Extract:
About
On Dec. 8, 2020, Texas Attorney General Ken Paxton (R) filed a lawsuit known as Texas v. Pennsylvania with the U.S. Supreme Court. It sought to block Georgia, Michigan, Pennsylvania, and Wisconsin from certifying their results of the 2020 presidential election because of what it charged were unconstitutional changes to election procedures made to accommodate voters during the pandemic. Paxton filed the case directly with the Supreme Court under the doctrine of original jurisdiction, which gives the high court the exclusive right to hear cases between states.
The core of Paxton’s argument was that executive branch officials in each of the four states—all of which Biden won—used the Covid-19 pandemic as a pretext to “usurp” the authority of their legislatures and change election procedures in violation of the Electors Clause in Article II, Section 1, clauses 2 and 3 of the U.S. Constitution. The argument is based on the “independent state legislature theory” advocated by Trump ally John Eastman, a law professor at Chapman University and a member of the Federalist Society.
Trump had great expectations for the case, filing a motion to intervene that was written by Eastman, and calling it “the big one” on social media.
The lawsuit was backed by 17 far-right Republican attorneys general in red states who signed an amicus brief in support of Texas. A group of 126 Republican congressmen also signed an amicus brief in support of Texas. As a countermeasure, the District of Columbia and 22 other states and territories filed their own amicus brief supporting the defendants.
On Dec. 11, 2020—three days after the initial filing—the Supreme Court dismissed the case due to lack of standing. The justices wrote that “Texas has not demonstrated a judicially cognizable interest in the manner in which another State conducts its elections. All other pending motions are dismissed as moot.”
The Big Lie
- Paxton’s brief argued that changes made by state election officials—particularly those that allowed for the submission of additional absentee ballots—created the opportunity for election fraud and undermined procedural safeguards against malfeasance.
- The amicus brief filed by 126 Republican members of Congress argued that the election results in the four states in question should be overturned because of suspicions of election fraud and essentially because so many people believed the rumors, lies, and manufactured misinformation that they and other members of the far Right had pushed on social media. The “election of 2020 has been riddled with an unprecedented number of serious allegations of fraud and irregularities,” the brief states, adding that “national polls indicate a large percentage of Americans now have serious doubts about not just the outcome of the presidential contest, but also the future reliability of our election system itself.”
- The amicus brief signed by 17 Republican attorneys general claimed that the defendant states were “stripping away safeguards” against voter fraud created by state legislatures. They also argued that “not only is the risk of voter fraud real but it could affect the outcome of a close election.”
- The day the suit was filed, legal scholar Noah Feldman called Texas v. Pennsylvania part of a coup attempt by Trump and his allies rather than a serious legal case. “The Texas lawsuit is literally asking the court to disqualify the electors from the four swing states that went to Biden,” he wrote. “That would plunge the country into a constitutional crisis. It would be the end of democracy in the United States.”

Recorded data:
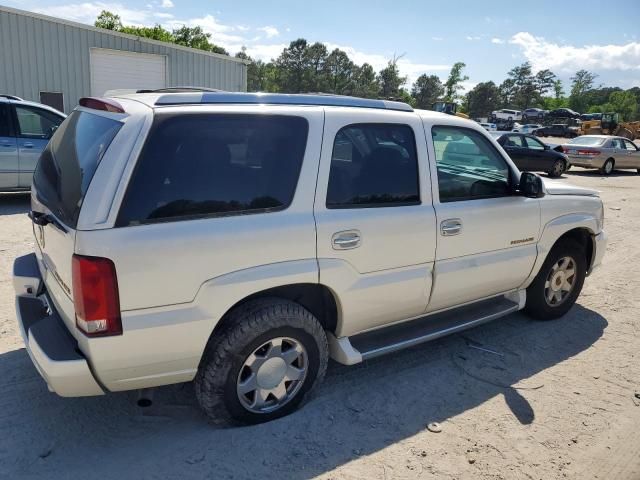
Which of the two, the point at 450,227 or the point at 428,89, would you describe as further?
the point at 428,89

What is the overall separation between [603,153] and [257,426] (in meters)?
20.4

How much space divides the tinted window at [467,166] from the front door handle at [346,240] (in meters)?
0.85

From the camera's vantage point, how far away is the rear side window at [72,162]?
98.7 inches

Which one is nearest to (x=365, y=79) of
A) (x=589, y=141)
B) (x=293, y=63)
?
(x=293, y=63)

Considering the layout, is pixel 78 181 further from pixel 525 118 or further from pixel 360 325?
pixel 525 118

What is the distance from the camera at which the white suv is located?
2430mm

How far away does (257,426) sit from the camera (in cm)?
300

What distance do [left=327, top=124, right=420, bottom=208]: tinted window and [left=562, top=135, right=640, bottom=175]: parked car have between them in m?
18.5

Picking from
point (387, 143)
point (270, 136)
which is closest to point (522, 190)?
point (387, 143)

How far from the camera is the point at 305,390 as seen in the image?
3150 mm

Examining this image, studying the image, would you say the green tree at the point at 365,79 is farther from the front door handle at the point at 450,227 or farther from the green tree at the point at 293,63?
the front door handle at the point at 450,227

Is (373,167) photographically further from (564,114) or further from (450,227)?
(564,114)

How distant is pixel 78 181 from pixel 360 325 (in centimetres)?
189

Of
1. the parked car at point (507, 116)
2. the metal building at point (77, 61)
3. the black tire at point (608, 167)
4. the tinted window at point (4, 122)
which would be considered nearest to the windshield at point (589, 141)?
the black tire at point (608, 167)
...
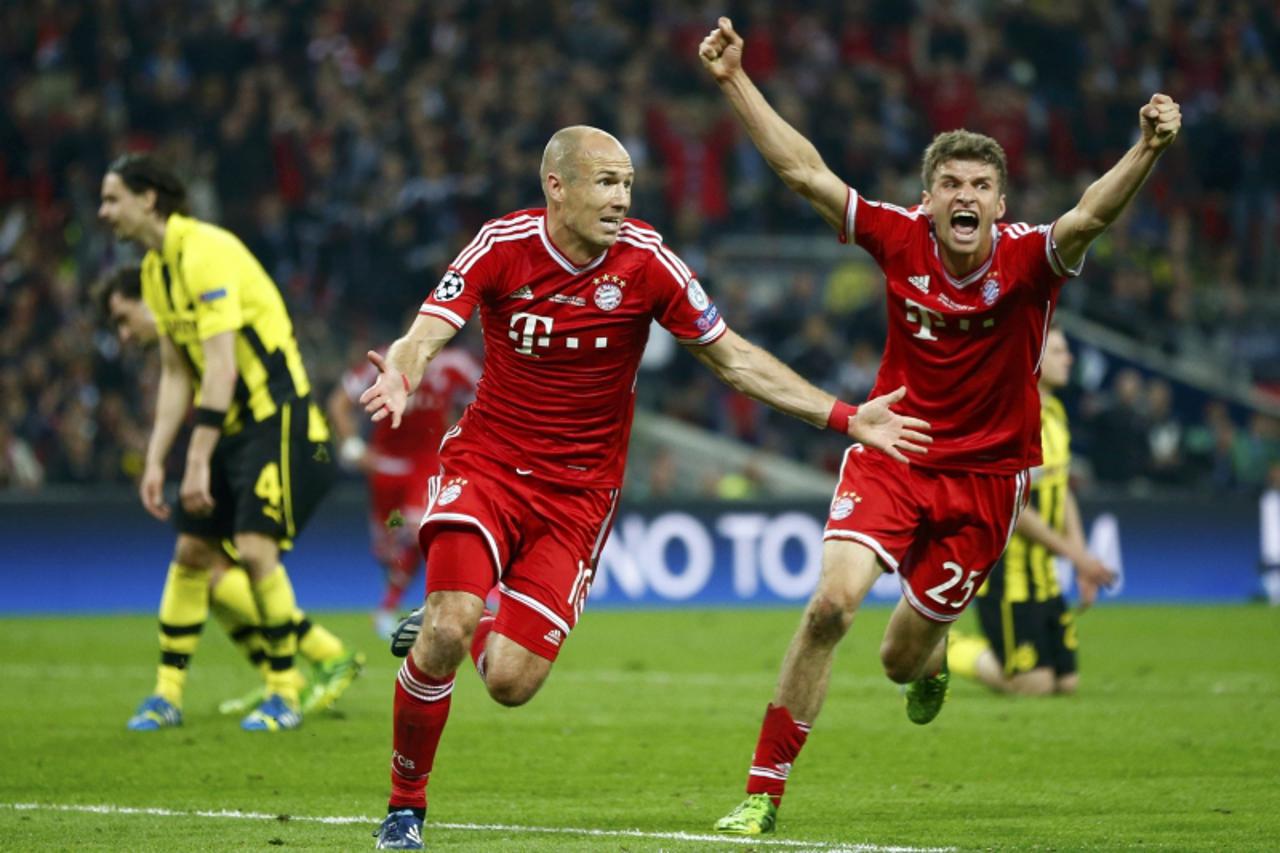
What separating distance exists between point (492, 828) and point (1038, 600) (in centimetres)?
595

Task requirements:
(A) List the states whose certification of 2020 presidential election results the lawsuit in the article on Texas v. Pennsylvania sought to block.
(B) Return the passage of the article on Texas v. Pennsylvania that begins at the words "On Dec. 11, 2020—three" and ends after the words "safeguards against malfeasance.".

Task solutions:
(A) Georgia, Michigan, Pennsylvania, Wisconsin

(B)
On Dec. 11, 2020—three days after the initial filing—the Supreme Court dismissed the case due to lack of standing. The justices wrote that “Texas has not demonstrated a judicially cognizable interest in the manner in which another State conducts its elections. All other pending motions are dismissed as moot.”
The Big Lie
- Paxton’s brief argued that changes made by state election officials—particularly those that allowed for the submission of additional absentee ballots—created the opportunity for election fraud and undermined procedural safeguards against malfeasance.